Work item ▸
The data below holds the lines to copy: everything from the line containing "Điểm Ca Đích" to the line containing "Lauren Aesthetic Unisex V-Neck", both ends included, set down exactly.

Extracted data ▸

▽

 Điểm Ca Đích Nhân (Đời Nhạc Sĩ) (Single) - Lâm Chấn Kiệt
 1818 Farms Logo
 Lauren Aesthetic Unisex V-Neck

△
▽

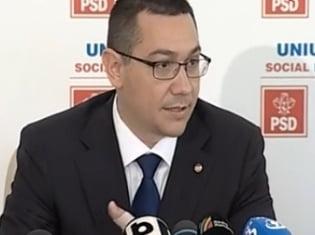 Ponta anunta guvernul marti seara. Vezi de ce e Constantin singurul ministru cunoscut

△
▽

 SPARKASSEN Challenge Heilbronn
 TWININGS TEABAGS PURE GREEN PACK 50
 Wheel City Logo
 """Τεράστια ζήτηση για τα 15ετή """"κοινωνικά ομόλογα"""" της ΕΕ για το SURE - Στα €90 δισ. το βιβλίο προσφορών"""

△

Result of this task ▸
 Điểm Ca Đích Nhân (Đời Nhạc Sĩ) (Single) - Lâm Chấn Kiệt
 1818 Farms Logo
 Lauren Aesthetic Unisex V-Neck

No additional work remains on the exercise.